Bebe Vio parla anche della sua esperienza, di come ha vissuto la scuola prima e dopo la malattia che ha portato all’amputazione degli arti.

“È stato molto importante avere i miei compagni vicino“, afferma l’atleta, ricordando anche degli episodi buffi, come quando era all’ospedale e aveva le verifiche un po’ prima degli altri e le passava ai compagni di classe.

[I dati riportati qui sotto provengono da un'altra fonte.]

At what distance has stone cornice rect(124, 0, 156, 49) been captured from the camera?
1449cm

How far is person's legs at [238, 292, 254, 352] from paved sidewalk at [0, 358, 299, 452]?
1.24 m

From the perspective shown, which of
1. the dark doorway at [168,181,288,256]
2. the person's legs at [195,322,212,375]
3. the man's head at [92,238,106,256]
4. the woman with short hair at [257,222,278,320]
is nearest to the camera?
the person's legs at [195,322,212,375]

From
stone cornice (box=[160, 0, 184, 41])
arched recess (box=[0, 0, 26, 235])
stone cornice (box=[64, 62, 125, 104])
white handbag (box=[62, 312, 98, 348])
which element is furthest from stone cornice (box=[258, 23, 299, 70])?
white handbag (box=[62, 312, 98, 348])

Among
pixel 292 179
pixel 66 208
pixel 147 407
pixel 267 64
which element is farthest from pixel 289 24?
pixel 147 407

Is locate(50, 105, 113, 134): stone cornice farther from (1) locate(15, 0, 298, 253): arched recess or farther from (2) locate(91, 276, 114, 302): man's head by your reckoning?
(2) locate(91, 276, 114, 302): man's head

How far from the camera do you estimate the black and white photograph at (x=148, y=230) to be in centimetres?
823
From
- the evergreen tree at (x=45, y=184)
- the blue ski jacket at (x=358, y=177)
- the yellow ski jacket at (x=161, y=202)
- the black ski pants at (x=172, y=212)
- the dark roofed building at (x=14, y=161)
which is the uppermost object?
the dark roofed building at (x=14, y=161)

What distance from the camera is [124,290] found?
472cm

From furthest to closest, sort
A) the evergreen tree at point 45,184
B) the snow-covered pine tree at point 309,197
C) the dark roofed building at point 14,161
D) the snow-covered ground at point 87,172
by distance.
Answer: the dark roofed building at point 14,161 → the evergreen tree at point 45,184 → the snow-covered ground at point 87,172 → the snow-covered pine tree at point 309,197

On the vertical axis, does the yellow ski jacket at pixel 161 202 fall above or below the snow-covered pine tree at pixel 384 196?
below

“Ora lo posso dire, i prof non si arrabbieranno. Al liceo ci si aiutava. È anche così che si scopre e attua la solidarietà“.

“Stare insieme a compagne e compagni che avevano qualche condizione di disabilità fin da quando ero piccola mi è servito a crescere e questo vale anche per loro”, spiega l’atleta.

“Prima della malattia – continua – ero in classe con un compagno in carrozzina e uno con autismo. Facevamo i turni per aiutarlo a fare i compiti, quando occorreva. E nell’intervallo in corridoio si organizzavano gare di velocità in carrozzina. Anche questa è inclusione“.